Monday, February 22, 2016

Digest for comp.lang.c++@googlegroups.com - 20 updates in 6 topics

malcolm.mclean5@btinternet.com: Feb 22 01:22PM -0800

On Monday, February 22, 2016 at 6:03:44 PM UTC, Alf P. Steinbach wrote:
 
> * For a C++11 solution you need to recursion to avoid a nasty complex
> expression. For C++14 I believe you can use a loop. I'd just use
> recursion here anyway, because it's very clear for this, and concise.
 
It's operator "".
 
Great, thanks, that's what I was looking for.
Paavo Helde <myfirstname@osa.pri.ee>: Feb 23 12:32AM +0200

On 22.02.2016 22:13, Ian Collins wrote:
>>> in the case conditions.
 
>> For values known at compile time, #define should do what you want.
 
> This is comp.lang.c++, cont comp.lang.c!
 
No problem, in C++ we can have the same:
 
enum constants: uint64_t {
Ann = 0x6e6e41,
Betty = 0x7974746542,
};
 
Or even combine this with user literals:
 
#include <iostream>
#include <string>
#include <stdint.h>
 
constexpr uint64_t operator""_id(const char* p, size_t n) {
return static_cast<unsigned char>(*p) | (n>0 ? operator""_id(p+1, n-1)

## [Questions to answer]
A. Answer these questions about the newsgroup digest, each on its own line:
(i) How many updates and how many topics does the digest's header report?
(ii) What hexadecimal value is assigned to Betty in the enum?
(iii) According to the quoted advice, what should work for values known at compile time?
B. Carry on the newsgroup digest from the point where it stops.

## [Exercise data]
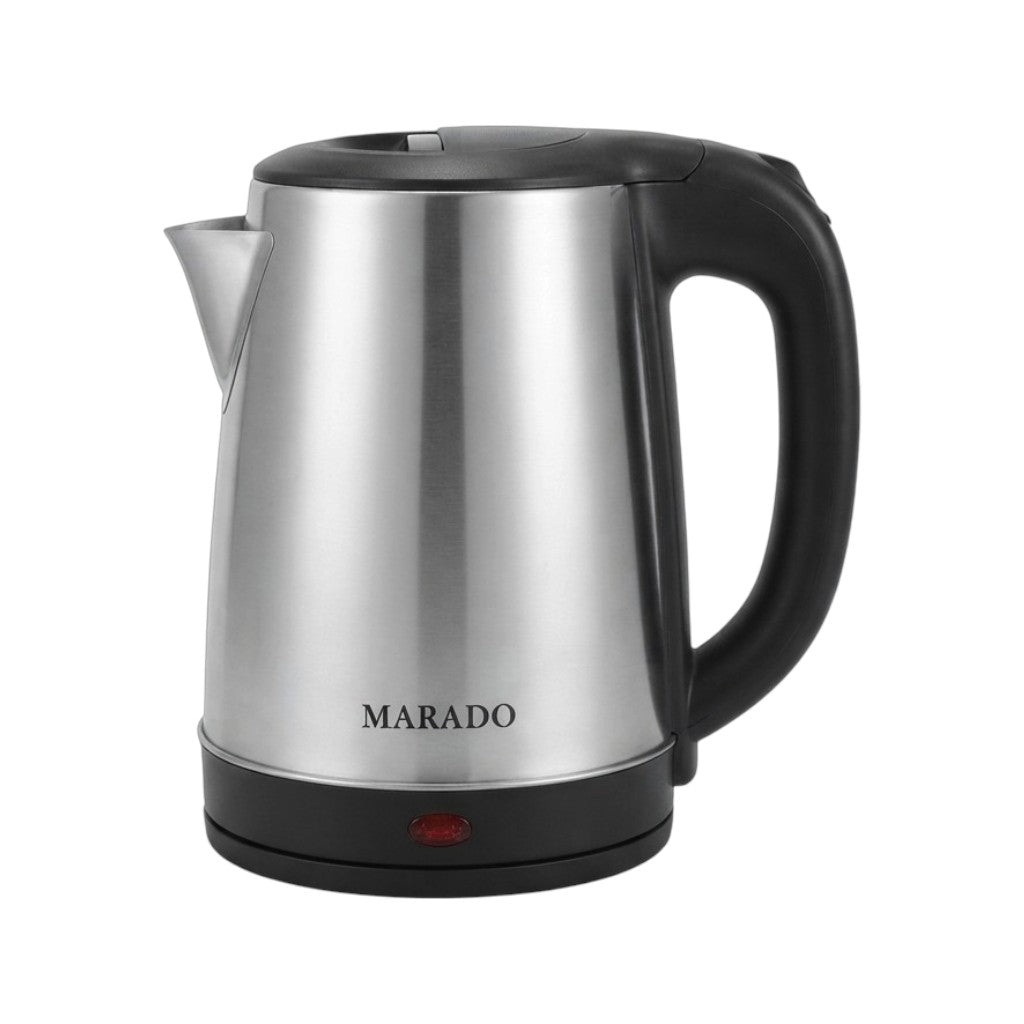 Hervidor eléctrico marado de acero inoxidable 2L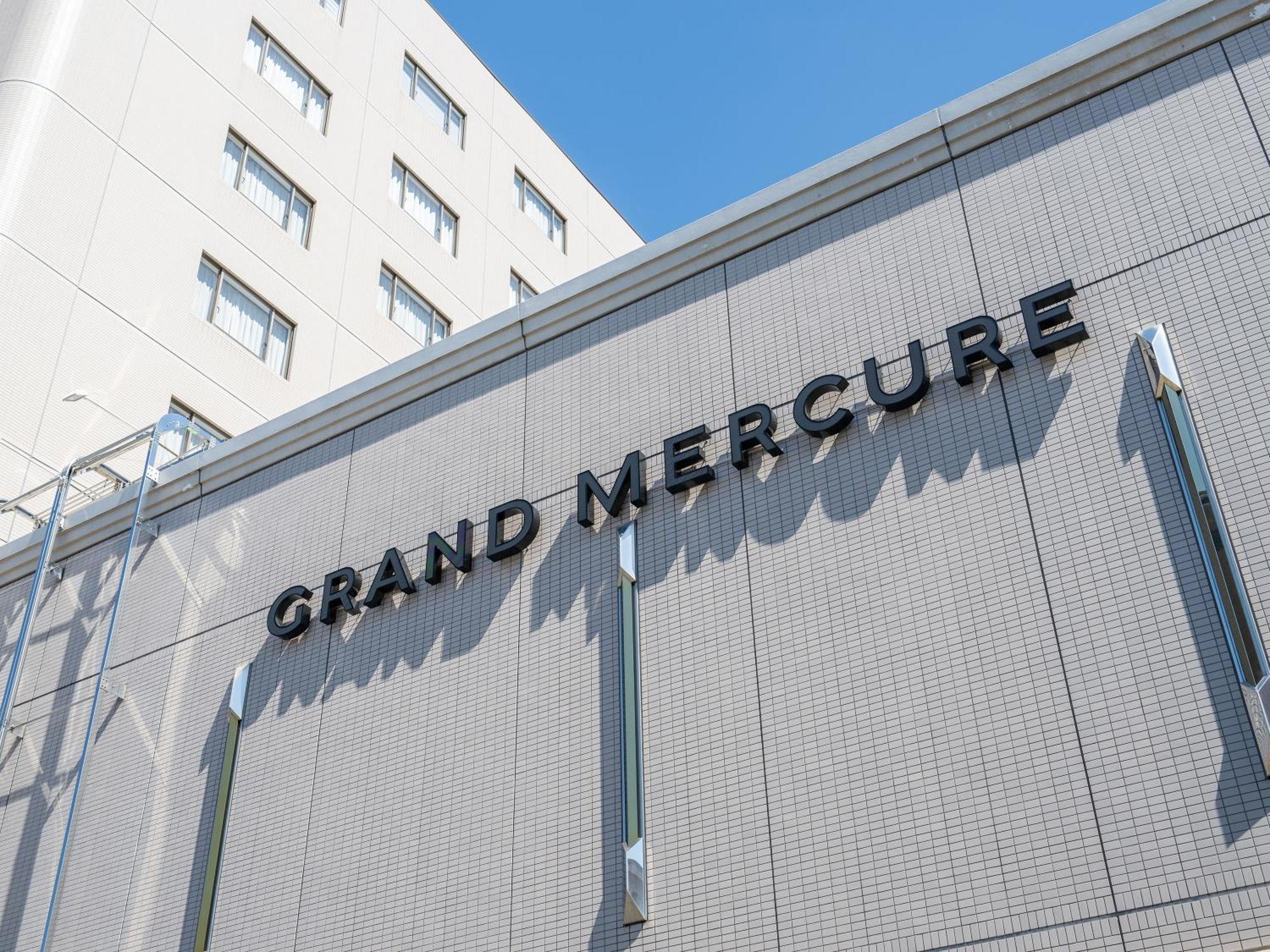 Grand Mercure Nara Kashihara Kashihara  Εξωτερικό φωτογραφία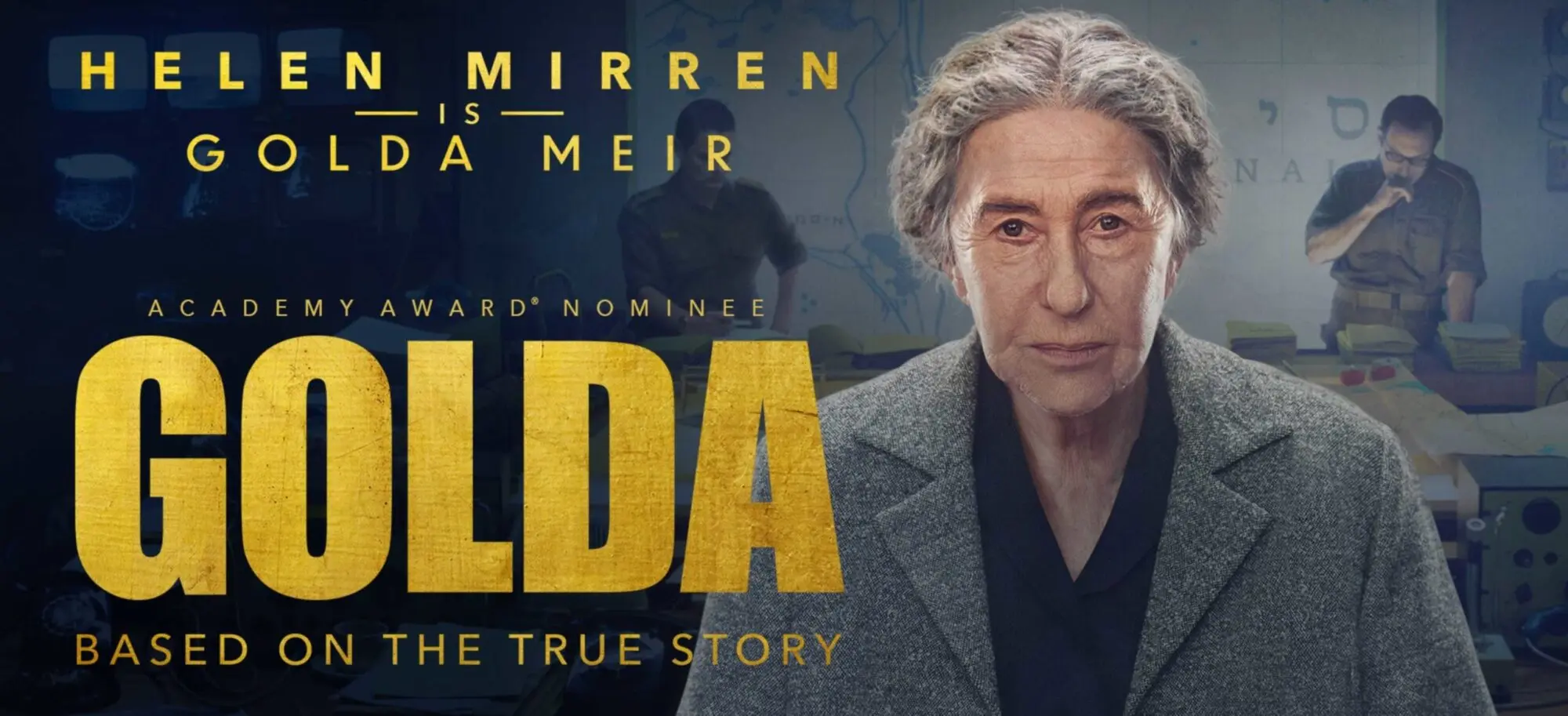 Golda (12A)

## [Answers for each item]
A.
(i) 20 updates in 6 topics.
(ii) 0x7974746542
(iii) #define

B.
: uint64_t(0))<<8;
}
 
enum constants: uint64_t {
Ann = "Ann"_id,
Betty = "Betty"_id,
};
 
std::string StrFromId(uint64_t x) {
std::string s(reinterpret_cast<const char*>(&x), 8);
return s.substr(0, s.find(char(0)));
}
 
 
int main() {
 
uint64_t arr[] = {Ann, Betty};
 
for(auto x: arr) {
switch(x) {
case Ann:
std::cout << "A " << StrFromId(x) << "\n";
break;
case Betty:
std::cout << "B " << StrFromId(x) << "\n";
break;
}
}
}
 
Output (little-endian):
A Ann
B Betty
legalize+jeeves@mail.xmission.com (Richard): Feb 22 10:39PM

[Please do not mail me a copy of your followup]
 
Paavo Helde <myfirstname@osa.pri.ee> spake the secret code
> Ann = "Ann"_id,
> Betty = "Betty"_id,
>};
 
For this to be visible as the string "Ann\0" in memory, doesn't this
assume a certain byte order for integral types?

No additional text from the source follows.